The original "God Class" (Computer) was dismantled into a layered architecture:

  • RetroTerminal.Logic: A pure class library containing the business rules (Math, Regex validation, Student entities). It has zero dependencies on the Console UI.
  • RetroTerminal.App: The presentation layer. It handles user input (ConsoleKeyInfo) and orchestration but delegates the actual work to the Logic layer and the rendering to the Display service.
  • RetroTerminal.Logic.Tests: A comprehensive xUnit test suite ensuring the core logic remains accurate during the refactor.

3. Dependency Injection (DI)

The application uses a Composition Root pattern in Program.cs. Services (SchoolRoster, TrinaryConverter, DisplayService) are injected into the Application classes. This allows for easy swapping of implementations and creates a highly testable structure.

Application Modules

Trinary Converter

Converts base-3 inputs to decimals.

  • Refactor Note: The original logic used complex LINQ one-liners. This was replaced with readable, maintainable arithmetic logic while preserving the "step-by-step" calculation animation in the UI layer.

School Roster (The Conversational UI)

A database of students that interacts via a "Head Teacher" chatbot.

  • Refactor Note: This was the most complex module to refactor. The original used deeply nested if/else and goto statements to manage the conversation state. The new version uses a state-managed loop within SchoolRosterApp, cleanly separating the dialogue flow from the data storage.

ISBN-10 Verifier

Validates book codes using the modulus 11 algorithm.

  • Refactor Note: Logic was extracted to IsbnVerifier.cs and heavily unit tested to ensure edge cases (like 'X' check digits) are handled correctly.

Project Structure

.
├── src/                        # THE NEW CODEBASE
│   ├── RetroTerminal.App/      # Console UI & Application Flow
│   └── RetroTerminal.Logic/    # Pure Business Logic (No UI)
├── tests/
│   └── RetroTerminal.Logic.Tests/ # xUnit Test Suite for the new logic
└── archive/                    # THE ORIGINAL SUBMISSION
    ├── OldApp/                 # The original monolithic application
    └── OldTests/               # The original test project

How to Run

1. Running the Refactored Application

This is the main, modern version of the project running on .NET 8.

dotnet run --project src/RetroTerminal.App

2. Running the Modern Unit Tests

These tests verify the logic in RetroTerminal.Logic using xUnit. They cover the Trinary Converter, ISBN Verifier, and School Roster logic.
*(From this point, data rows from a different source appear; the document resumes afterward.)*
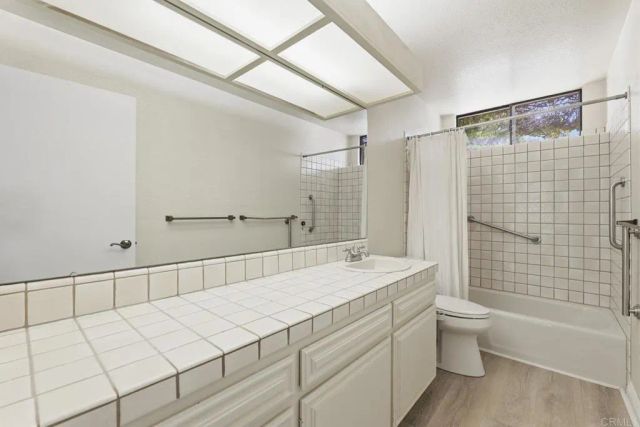 2920 Lakemont Drive, Fallbrook, CA 92028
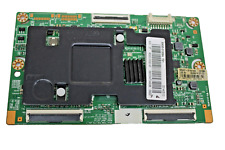 TV LED/LCD 48" SAMSUNG UN48H6400AF PLACA T-CON BN95-01309A comprar usado  Enviando para Brazil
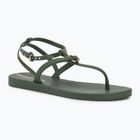 Moteriškos basutės Ipanema Atena green/beige
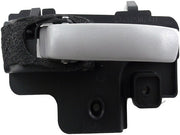 Interior Door Handle Dorman-Help 81640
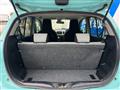 2017 Suzuki Alto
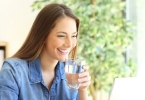 中年女性乳房的保健常识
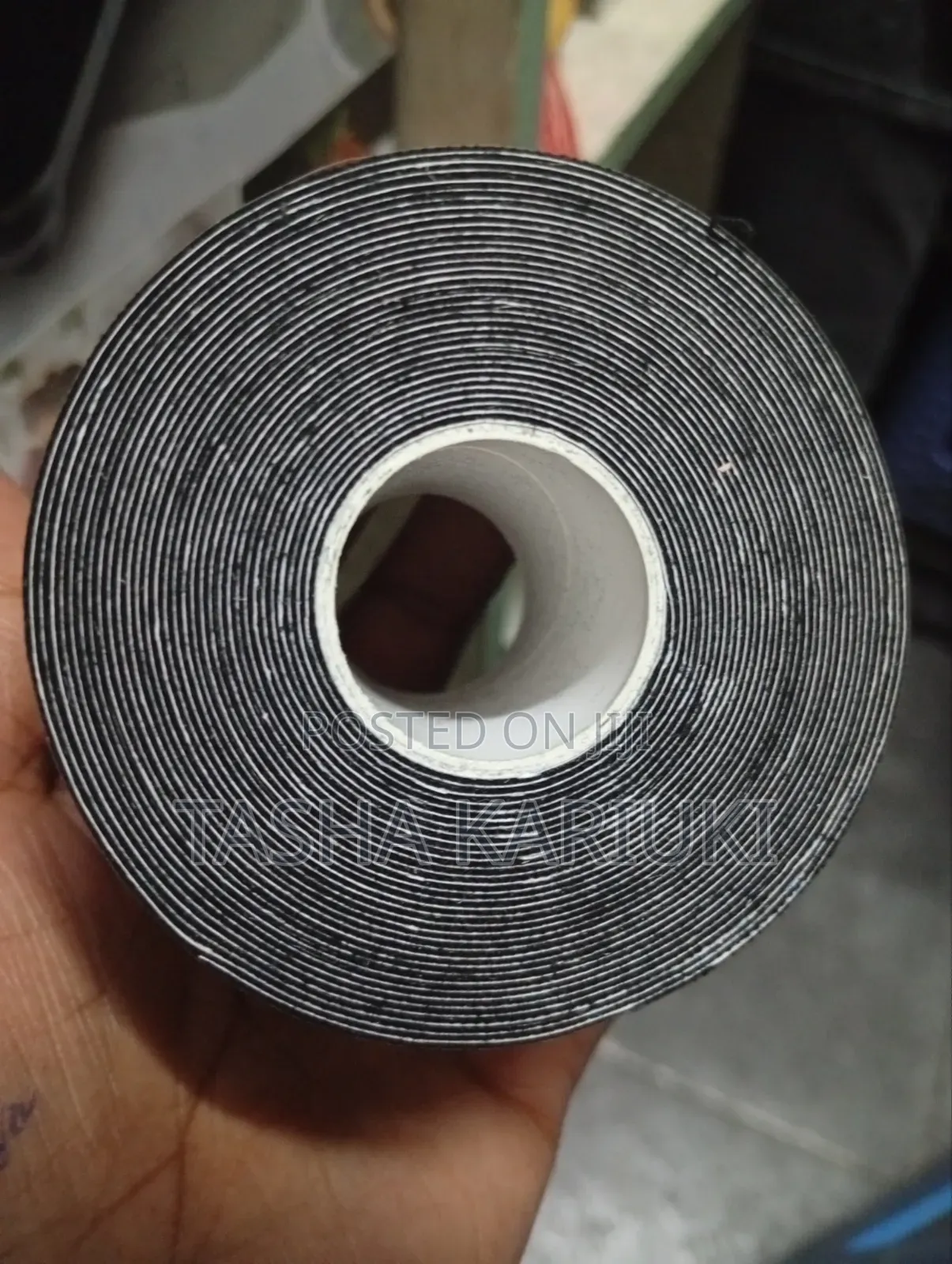 K Tapes Kinesiology Sports Tape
dotnet test tests/RetroTerminal.Logic.Tests

3. Accessing the Archives (Comparison)

The original submission files are preserved in the archive/ folder. You can run them to compare the internal code structure against the user experience (which remains identical).

To run the original monolithic app:

dotnet run --project archive/OldApp

To run the original test suite:

dotnet test archive/OldTests

Feedback & Improvements

This project originally received feedback regarding "conciseness" and "readability" due to the excessive use of goto and "clever" code. This refactor directly addresses that feedback by prioritizing:

  • Readability: Standard C# conventions and clear variable naming.
  • Maintainability: Breaking code into small, single-purpose classes.
  • Stability: Removing goto in favor of standard control flow loops (while, switch).

About

A professional re-engineering of a 1st Year University assignment. Transforms a monolithic C# console application into a clean, layered architecture (.NET 8, Dependency Injection, xUnit), accounting for all feedback and lessons learnt., whilst preserving it's creativity.